Hızla şehre döndü ve hiç beklemeden demirci dükkanına girdi
İçeriden demir dövme sesleri geliyordu fakat içeriye birinin girme sesi duyulduğu an sesler de kesildi
" İhtiyar Yamamuru ben geldim " Ren yavaşça içeriye adım attı son 3 ayda burası hiç değişmemişti.
" Hoş geldin " Fakat içeriden gelen ses ihtiyarın sesi değildi onun yerine ince resmen ruha dokunan nazik bir ses olmuştu
İçeriden usulca sarı saçları sırtlarına kadar uzanan neredeyse mükemmel denilenebilecek bir kız çıktı yüzünde biraz demir dövmesinden dolayı siyahlık ortaya çıkmıştı fakat bu onun güzelliğini saklamaya yetmiyordu.
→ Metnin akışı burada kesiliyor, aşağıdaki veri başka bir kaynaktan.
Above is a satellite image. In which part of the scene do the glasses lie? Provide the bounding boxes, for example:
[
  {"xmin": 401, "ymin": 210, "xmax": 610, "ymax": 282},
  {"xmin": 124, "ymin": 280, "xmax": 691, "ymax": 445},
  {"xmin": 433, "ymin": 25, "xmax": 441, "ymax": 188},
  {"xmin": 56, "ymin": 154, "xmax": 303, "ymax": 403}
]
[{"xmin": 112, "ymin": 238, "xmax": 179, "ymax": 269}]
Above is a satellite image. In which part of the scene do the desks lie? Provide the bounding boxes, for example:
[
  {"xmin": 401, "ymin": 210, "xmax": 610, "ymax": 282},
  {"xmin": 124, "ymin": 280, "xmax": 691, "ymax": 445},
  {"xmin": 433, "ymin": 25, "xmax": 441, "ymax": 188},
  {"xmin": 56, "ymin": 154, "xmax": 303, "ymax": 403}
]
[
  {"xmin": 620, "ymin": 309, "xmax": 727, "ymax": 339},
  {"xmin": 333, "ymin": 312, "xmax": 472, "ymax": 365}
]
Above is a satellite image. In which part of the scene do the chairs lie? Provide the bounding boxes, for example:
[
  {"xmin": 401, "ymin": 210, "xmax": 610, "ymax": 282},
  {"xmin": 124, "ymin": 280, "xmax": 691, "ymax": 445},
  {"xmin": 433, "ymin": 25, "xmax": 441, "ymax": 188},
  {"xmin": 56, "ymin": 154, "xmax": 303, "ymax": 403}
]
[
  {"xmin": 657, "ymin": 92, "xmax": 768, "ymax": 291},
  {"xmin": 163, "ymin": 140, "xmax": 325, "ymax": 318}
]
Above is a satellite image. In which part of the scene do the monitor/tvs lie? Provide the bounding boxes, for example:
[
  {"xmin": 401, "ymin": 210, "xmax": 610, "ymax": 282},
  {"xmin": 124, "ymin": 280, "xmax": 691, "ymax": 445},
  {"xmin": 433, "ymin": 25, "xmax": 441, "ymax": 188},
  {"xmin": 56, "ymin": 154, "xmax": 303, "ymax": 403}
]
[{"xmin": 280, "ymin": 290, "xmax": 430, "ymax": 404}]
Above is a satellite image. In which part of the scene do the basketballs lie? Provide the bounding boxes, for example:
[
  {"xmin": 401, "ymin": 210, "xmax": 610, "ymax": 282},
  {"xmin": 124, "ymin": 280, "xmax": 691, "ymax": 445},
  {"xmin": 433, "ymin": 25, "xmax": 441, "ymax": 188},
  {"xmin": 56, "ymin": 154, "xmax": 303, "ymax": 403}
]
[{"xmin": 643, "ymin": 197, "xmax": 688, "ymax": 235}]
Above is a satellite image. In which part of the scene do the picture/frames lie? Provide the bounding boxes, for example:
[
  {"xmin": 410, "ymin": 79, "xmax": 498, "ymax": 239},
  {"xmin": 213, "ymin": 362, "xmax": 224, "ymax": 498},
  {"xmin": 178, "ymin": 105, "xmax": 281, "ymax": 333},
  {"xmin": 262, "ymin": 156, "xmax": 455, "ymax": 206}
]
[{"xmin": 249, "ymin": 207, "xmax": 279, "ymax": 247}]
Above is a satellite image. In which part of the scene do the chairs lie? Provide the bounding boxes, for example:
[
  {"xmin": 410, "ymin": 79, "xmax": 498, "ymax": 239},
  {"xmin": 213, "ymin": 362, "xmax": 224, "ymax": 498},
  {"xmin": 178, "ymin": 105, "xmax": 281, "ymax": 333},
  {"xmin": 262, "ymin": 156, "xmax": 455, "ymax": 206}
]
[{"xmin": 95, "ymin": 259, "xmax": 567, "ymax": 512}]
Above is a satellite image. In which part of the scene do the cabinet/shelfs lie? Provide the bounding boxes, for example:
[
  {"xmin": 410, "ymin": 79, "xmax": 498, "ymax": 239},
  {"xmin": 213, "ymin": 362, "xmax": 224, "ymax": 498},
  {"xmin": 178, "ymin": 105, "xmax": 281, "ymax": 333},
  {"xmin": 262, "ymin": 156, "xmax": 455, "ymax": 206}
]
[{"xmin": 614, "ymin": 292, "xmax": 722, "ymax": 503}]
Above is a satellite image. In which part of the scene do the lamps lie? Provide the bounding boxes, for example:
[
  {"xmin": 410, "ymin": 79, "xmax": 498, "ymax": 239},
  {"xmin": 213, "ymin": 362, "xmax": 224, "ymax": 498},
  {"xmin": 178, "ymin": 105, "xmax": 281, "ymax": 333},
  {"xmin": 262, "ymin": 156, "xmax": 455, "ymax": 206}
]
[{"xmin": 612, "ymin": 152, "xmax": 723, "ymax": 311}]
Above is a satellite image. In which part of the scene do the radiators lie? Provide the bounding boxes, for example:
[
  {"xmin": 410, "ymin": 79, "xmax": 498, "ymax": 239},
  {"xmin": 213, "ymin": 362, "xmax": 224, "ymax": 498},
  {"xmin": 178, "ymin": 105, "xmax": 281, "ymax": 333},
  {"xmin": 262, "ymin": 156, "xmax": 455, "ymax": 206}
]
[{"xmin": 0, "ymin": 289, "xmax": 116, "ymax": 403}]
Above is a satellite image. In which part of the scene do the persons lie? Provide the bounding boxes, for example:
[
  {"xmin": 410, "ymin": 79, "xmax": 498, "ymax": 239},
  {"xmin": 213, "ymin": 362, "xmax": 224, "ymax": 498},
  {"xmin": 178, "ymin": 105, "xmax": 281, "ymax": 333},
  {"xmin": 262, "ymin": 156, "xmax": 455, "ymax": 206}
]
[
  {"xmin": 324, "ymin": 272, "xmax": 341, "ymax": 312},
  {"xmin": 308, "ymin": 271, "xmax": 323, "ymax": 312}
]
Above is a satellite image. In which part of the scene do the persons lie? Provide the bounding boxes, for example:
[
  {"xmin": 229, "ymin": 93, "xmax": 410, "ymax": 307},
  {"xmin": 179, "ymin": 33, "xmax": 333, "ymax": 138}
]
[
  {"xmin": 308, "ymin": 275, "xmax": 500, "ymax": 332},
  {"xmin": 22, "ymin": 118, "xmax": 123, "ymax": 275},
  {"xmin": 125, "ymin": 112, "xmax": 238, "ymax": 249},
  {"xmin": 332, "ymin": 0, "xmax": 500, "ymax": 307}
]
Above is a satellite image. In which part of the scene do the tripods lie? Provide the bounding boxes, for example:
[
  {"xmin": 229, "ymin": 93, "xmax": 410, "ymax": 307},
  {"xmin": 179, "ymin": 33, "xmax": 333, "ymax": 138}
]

" Nasıl yardımcı olabilirim " Kızın sesi tekrar duyulduğunda Ren sonunda düşler diyarından uyandı.
" İhtiyardan bir şey almam gerekiyordu o burada mı "
" Hayır ama birazdan gelir onun ne vereceğini bana söyleyebilirsin "
" Peki öyleyse bir bıçak "
Kızın gözleri daraldı birkaç saniye bir şey demedi " Pekala bekle " Dedikten sonra içeriye girdi ve kısa süre sonra geri döndü
Bıçak özenle bir kutu içerisine koyulmuştu fakat boyutu bir pala kadardı bıçağın içerisinden uğursuz bir aura yayılıyordu ren bunun bir bakışta onun gölge sanatına benzer bir parşömenle dövüldüğünü anlamıştı
Parşömenler kılıcın veya bir silahın üstüne dövülebilirdi buda kılıcın gücünü birkaç kat arttırır ve değerini yükseltirdi fakat Ren daha önce hiç böyle bir parşömen görmemişti.
" Al istediğin bıçak bu " Kız kutuyu nazikçe uzattı
Ren birkaç saniye bekledi ve kutuya açtı
Uğursuz enerji bir anda onun bütün vücudunu sardı bıçağı tuttuğu andan itibaren vücuduna giren güç onun vücudunu istila etmeye başlamıştı.
" Sen ! " Ren iki dizinin üstüne çöktü ne kadar istese de elindeki bıçağı bırakamadı
Aradan kısa bir süre geçti sonunda bıçağın içinden yayılan güç akışı durmuştu Ren bir süre yerden kalkamadı hala ne olduğunu bilmiyordu fakat bir şekilde gücünün arttığından emindi.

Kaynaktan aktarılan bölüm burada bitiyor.